Engaged leadership can support effective, well-performing health and care systems, but we found a mixed level of urgency to act on equity in access. In systems where there was apparent urgency, this was reflected across their work with clear plans in strategies, policies and other documentation. These considered the impact on equity in access when making decisions and taking action on relevant issues.

Focus on implementation and assessment

The ICSs in England are in various stages of maturity. We know that systems have been working together at different levels and in different forms before the new ICBs assumed legal status in July 2022, so there is variation in implementation and assessment.

We have seen that all ICSs have some equality and health inequalities objectives, but they did not all include timeframes and measures. A lack of clear and realistic goals and key performance indicators could be detrimental to meeting shared objectives. Research shows that to support effective and well-performing health and care systems, it is important to have:

  • a shared strategy and vision that includes realistic and attainable goals
  • a structured plan
  • the use of key performance indicators and continuous improvement supports.

The Equality and Human Rights Commission required integrated care boards to publish their staff equality information and equality, diversity, and inclusion objectives by 30 March 2023. However, we have not found this documented for all boards. Equity in access has been discussed at some board meetings in relation to other matters, but we have not seen evidence of equity in access on board agendas – either as a set agenda item or a strategic key performance indicator.

Looking ahead

Going into 2024, the development of our focus on health and social care across systems takes another step forward – we have begun our new pilot assessments of integrated care systems in Birmingham and Solihull and in Dorset.

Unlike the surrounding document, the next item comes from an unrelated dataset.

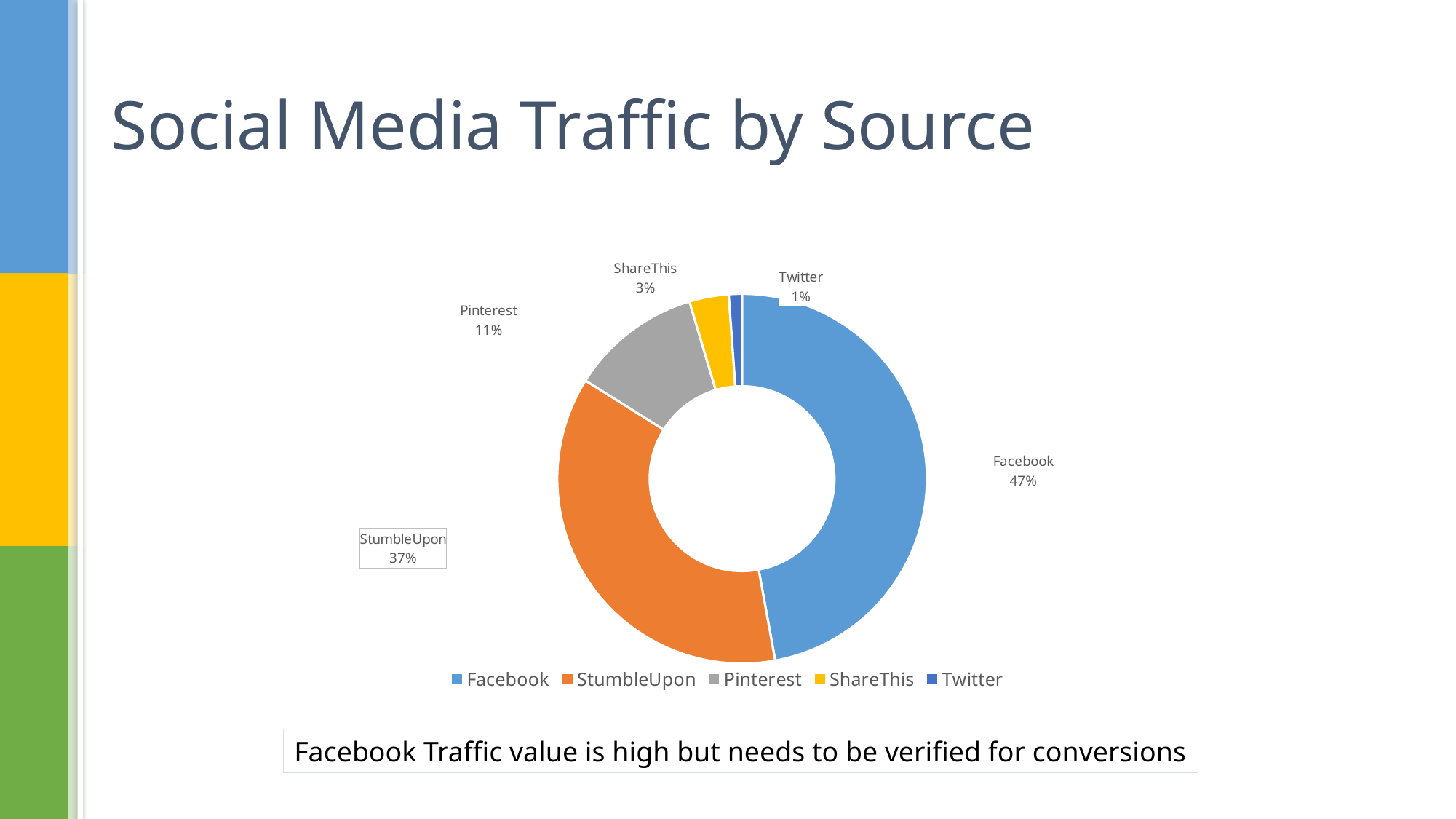
What share of social media traffic comes from Facebook? 47% What share of social media traffic comes from ShareThis? 3% What colour represents StumbleUpon in the chart? Orange What kind of chart is shown on the slide? Doughnut (pie) chart What is the difference in percentage points between the Facebook and StumbleUpon shares? 10 What share of social media traffic comes from StumbleUpon? 37% How many traffic sources are shown in the chart? 5 Which source has the largest share of social media traffic? Facebook Which has a larger share of traffic, Pinterest or ShareThis? Pinterest Which source has the smallest share of social media traffic? Twitter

We are collecting the evidence that we need to review and, as part of our assessment, we are speaking directly with people using health and care services and with staff working in these systems about their experiences.

We will also carry out on-site interviews for each ICS in the pilot. Specialist advisors and executive reviewers, who are experts in different health and care sectors, will be part of the team carrying out the assessments. During the pilots, we will be testing our assessment methods, including how we:

  • work with partners and stakeholders, including NHS England
  • use feedback from providers and people using services
  • involve Experts by Experience effectively in our assessments
  • use our tools and methods, including the information return
  • enable efficient ways of working.

For each of the pilots, we want to look at:

  • how leadership works
  • whether systems are integrated
  • progress towards reducing inequalities
  • how quality and safety is managed across local services.

We will also be acting on our responsibilities to assess how well local authorities are meeting their duties under Part 1 of the Care Act (2014) for people accessing care and support.

These assessments will use a subset of quality statements from our new assessment framework. They will be structured specifically around the context, aims and roles of a local authority and focus on 4 themes:

  • Working with people
  • Providing support
  • Ensuring safety within the system
  • Leadership.

The intention of CQC’s assessment of local authorities is to increase transparency and local accountability and make good practice, positive outcomes and outstanding quality easier to spot locally and share nationally. The government hopes this will identify where improvement and additional support is needed.

The pilot phase for our assessments is underway at 5 local authority sites: Nottinghamshire, Lincolnshire, Birmingham, North Lincolnshire and Suffolk.

The Secretary of State for Health and Social Care will approve the final approach to assessments, as required by the Health and Care Act 2022.